A caminho do Colapso
Entrevista a Carlos Taibo
Carlos Taibo é professor de ciências políticas na Universidade Autónoma de Madrid e autor de uma longa lista de livros sobre história, movimentos sociais, anarquismo ou decrescimento económico. Recentemente editou Colapso, uma lúcida análise das possíveis consequências do esgotamento dos combustíveis fósseis e dos caminhos que a atual sociedade tomará. A tradução e edição para português desta obra vê agora a luz do dia, numa colaboração entre o Jornal MAPA e a editora Letra Livre.
Foto de Dani Logar
O momento que atravessamos é caracterizado por alterações climáticas, transformações profundas no sistema energético, falência dos ecossistemas e uma crise social a instalar-se de forma permanente. É isto o Colapso?
Todos estes elementos configuram o momento prévio ao colapso, mas com isso não se entende que eles sejam o colapso propriamente dito. O conceito de colapso representa uma realidade irreversível em virtude da qual as instituições sociais se quebram, juntamente com os seus mecanismos de controlo e de dominação, e onde se reduzem até níveis impensáveis a satisfação e as necessidades que se descrevem, erroneamente, como básicas. No fundo evidencia-se que quando as sociedades se vão tornando mais complexas necessitam de quantidades crescentes de energia para resolver muitos dos seus problemas, num momento em que a energia falta massivamente. Dito de outra forma, na realidade presente ainda não se tornaram visíveis todas as consequências dramáticas da mudança climática e do esgotamento das matérias-primas energéticas, enquanto as estruturas tradicionais de poder perduram. Se quisermos, o momento presente pode seguir sendo descrito como um momento de crise. Quando falamos de crise damos por entendido que é possível regressar ao cenário anterior, algo que parece impensável, no entanto, em caso de colapso.
Os recentes protestos dos Coletes Amarelos em França começaram como um protesto contra o aumento do preço dos combustíveis, mas rapidamente evoluíram para colocar todo o sistema em xeque. São estes protestos uma parte desse colapso?

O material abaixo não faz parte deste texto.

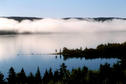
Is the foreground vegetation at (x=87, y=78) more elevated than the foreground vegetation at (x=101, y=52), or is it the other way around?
the foreground vegetation at (x=87, y=78)

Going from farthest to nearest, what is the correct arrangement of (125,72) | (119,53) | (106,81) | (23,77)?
(119,53), (23,77), (125,72), (106,81)

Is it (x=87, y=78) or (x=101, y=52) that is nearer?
(x=87, y=78)

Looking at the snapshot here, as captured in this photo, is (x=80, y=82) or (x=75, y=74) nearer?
A: (x=80, y=82)

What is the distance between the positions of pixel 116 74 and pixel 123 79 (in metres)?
2.67

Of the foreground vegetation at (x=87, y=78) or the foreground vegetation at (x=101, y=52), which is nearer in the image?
the foreground vegetation at (x=87, y=78)

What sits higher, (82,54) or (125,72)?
(125,72)

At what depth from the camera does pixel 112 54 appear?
163750 millimetres

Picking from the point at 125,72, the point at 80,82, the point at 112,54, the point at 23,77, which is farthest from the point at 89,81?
the point at 112,54

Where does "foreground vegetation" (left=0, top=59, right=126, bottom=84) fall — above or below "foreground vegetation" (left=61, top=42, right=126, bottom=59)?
above

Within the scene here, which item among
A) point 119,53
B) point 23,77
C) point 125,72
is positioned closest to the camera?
point 125,72

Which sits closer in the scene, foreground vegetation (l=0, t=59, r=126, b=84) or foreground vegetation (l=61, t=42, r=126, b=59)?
foreground vegetation (l=0, t=59, r=126, b=84)

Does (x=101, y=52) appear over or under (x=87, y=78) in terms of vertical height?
under

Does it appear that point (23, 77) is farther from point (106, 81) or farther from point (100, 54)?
point (100, 54)

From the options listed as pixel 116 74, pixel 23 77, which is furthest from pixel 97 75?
pixel 23 77
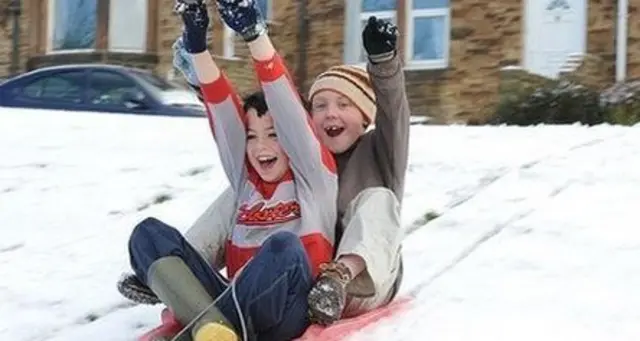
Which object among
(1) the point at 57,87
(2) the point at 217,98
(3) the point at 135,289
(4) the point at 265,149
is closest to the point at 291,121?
(4) the point at 265,149

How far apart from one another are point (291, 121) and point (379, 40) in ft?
1.35

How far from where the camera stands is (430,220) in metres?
6.81

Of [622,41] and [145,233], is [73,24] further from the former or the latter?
[145,233]

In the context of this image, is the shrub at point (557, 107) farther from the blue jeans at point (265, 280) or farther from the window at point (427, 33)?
the blue jeans at point (265, 280)

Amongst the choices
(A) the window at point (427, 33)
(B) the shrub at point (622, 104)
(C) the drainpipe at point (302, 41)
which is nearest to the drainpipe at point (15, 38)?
(C) the drainpipe at point (302, 41)

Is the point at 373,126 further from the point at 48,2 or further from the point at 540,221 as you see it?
the point at 48,2

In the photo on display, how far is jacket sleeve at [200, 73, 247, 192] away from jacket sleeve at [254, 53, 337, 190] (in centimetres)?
18

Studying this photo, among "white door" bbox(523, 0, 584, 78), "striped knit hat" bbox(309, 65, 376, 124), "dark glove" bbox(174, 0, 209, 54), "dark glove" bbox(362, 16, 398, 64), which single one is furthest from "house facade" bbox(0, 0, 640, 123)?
"dark glove" bbox(174, 0, 209, 54)

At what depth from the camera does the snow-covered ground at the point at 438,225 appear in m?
5.05

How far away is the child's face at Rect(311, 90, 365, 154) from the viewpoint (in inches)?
195

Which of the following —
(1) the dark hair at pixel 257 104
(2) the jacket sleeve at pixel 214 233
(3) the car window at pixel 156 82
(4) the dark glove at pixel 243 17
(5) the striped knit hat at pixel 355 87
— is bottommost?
(2) the jacket sleeve at pixel 214 233

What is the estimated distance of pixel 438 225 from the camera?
665cm

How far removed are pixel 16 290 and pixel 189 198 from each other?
6.51 ft

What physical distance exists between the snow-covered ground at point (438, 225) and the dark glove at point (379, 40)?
93 centimetres
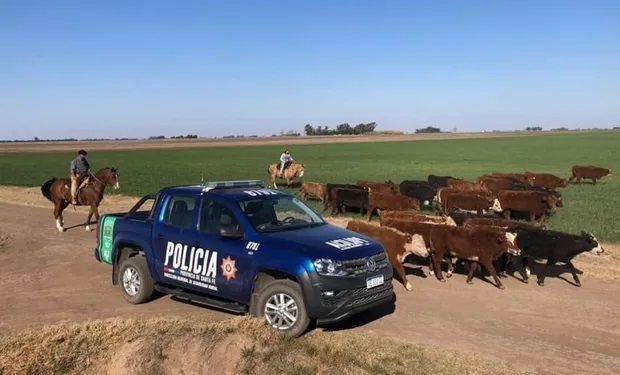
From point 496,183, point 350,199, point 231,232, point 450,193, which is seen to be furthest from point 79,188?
point 496,183

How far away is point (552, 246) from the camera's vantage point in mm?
11367

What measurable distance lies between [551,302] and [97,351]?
24.8ft

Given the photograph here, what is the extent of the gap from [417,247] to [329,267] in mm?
3876

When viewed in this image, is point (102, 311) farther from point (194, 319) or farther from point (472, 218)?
point (472, 218)

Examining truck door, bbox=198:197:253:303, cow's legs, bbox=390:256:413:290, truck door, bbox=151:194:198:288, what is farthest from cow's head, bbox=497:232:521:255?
truck door, bbox=151:194:198:288

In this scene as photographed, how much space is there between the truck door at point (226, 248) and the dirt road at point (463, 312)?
89cm

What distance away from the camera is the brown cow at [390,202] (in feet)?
63.0

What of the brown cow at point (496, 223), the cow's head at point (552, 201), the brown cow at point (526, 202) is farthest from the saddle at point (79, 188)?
the cow's head at point (552, 201)

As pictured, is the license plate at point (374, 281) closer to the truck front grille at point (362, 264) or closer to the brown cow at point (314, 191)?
the truck front grille at point (362, 264)

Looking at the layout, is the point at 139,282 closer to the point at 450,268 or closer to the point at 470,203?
the point at 450,268

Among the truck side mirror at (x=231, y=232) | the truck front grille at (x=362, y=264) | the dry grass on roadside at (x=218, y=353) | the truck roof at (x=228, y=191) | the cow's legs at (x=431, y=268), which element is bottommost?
the cow's legs at (x=431, y=268)

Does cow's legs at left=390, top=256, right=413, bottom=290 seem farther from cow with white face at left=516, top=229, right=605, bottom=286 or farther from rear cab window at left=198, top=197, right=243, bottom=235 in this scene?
rear cab window at left=198, top=197, right=243, bottom=235

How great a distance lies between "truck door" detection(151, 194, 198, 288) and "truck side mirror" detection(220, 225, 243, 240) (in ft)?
2.49

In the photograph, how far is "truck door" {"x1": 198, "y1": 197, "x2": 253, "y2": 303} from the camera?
26.6 feet
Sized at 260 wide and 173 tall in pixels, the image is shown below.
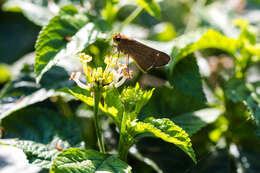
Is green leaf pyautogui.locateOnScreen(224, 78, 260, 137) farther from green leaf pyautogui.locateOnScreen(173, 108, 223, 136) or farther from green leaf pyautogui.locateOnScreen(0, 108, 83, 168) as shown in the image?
green leaf pyautogui.locateOnScreen(0, 108, 83, 168)

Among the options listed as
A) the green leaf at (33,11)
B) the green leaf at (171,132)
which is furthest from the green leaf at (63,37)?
the green leaf at (171,132)

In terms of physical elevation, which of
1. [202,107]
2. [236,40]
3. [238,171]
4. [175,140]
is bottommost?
[238,171]

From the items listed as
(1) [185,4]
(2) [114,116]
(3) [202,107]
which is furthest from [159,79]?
(1) [185,4]

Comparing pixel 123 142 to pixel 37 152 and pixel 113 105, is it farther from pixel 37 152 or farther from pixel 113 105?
pixel 37 152

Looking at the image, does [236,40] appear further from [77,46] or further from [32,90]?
[32,90]

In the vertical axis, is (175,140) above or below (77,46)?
below

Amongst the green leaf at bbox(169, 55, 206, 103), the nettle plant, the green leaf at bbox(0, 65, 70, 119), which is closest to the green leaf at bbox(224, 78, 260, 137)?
the nettle plant

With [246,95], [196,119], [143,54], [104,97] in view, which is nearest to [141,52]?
[143,54]
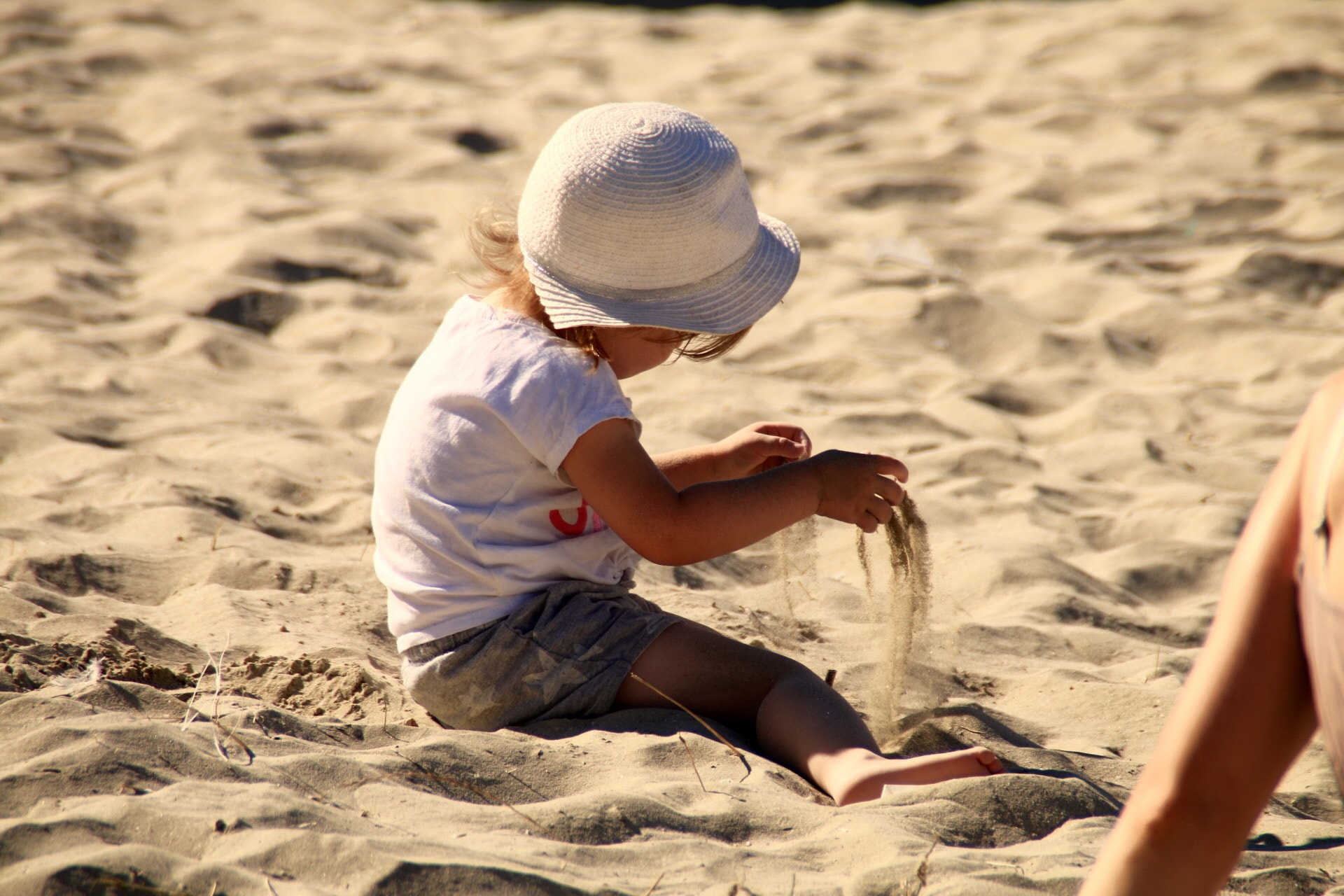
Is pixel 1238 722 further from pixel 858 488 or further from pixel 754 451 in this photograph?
pixel 754 451

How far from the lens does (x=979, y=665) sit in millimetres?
2766

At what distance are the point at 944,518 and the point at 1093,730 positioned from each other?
987 millimetres

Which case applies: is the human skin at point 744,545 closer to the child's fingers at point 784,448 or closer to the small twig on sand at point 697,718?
the small twig on sand at point 697,718

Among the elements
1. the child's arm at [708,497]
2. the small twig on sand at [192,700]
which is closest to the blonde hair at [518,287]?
the child's arm at [708,497]

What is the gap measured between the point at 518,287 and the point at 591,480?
487mm

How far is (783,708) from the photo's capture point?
7.27 feet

Não estou muito seguro. Haverá que aguardar para ver a futura deriva de um movimento como esse e outros parecidos. É certo, de qualquer forma, que uma interpretação legítima sugere que na origem de um movimento como o dos coletes amarelos está a lógica tradicional das crises, que conhecemos desde há tempos atrás. Era significativa a reivindicação principal que falava da redução do preço dos combustíveis, uma reivindicação que chocava com o pensamento de muitos daqueles que estimam que o sistema avança forçosamente para uma crise terminal que tem no esgotamento das matérias-primas energéticas o seu maior fundamento. Mas é verdade, como lembra a pergunta, que uma boa parte do movimento dos coletes amarelos está para além destas reivindicações parciais e equívocas, em proveito de uma contestação geral do sistema. De todas as maneiras, tivémos no caso espanhol, há uns poucos anos, um exemplo, o do 15M, que nos obriga a ser prudentes na hora de avaliar a dimensão contestatário-revolucionária de iniciativas desta natureza. Ainda assim, faríamos mal em desprezar as condições de movimentos de democracia de base, assembleária e horizontal, empenhadas numa rejeição sincera de lideranças, como exibe a dos coletes amarelos.
Quais as ações e ideias mais importantes para navegar nos tempos que correm?
Creio que haverá que buscar uma aproximação das pessoas e organizações que satisfaçam duas condições. A primeira sendo a aposta na autogestão em todos os âmbitos da vida. A segunda sendo a consciência dos reptos que derivam do colapso do sistema, reptos que nos obrigam a pôr sobre a mesa verbos como decrescer, desurbanizar, destecnologizar, despatriarcalizar, descolonizar e descomplexificar as nossas vidas. Creio que boa parte do nosso pensamento e da nossa ação deve surgir da firme convicção de que as pessoas comuns são muito mais conscientes do que significam estas coisas do que uma primeira leitura levaria a concluir. Se não partirmos desta convicção não estaremos a fazer outra coisa senão reproduzir velhos esquemas vanguardistas que, com tempo, têm vindo a demonstrar ter um alcance muito limitado.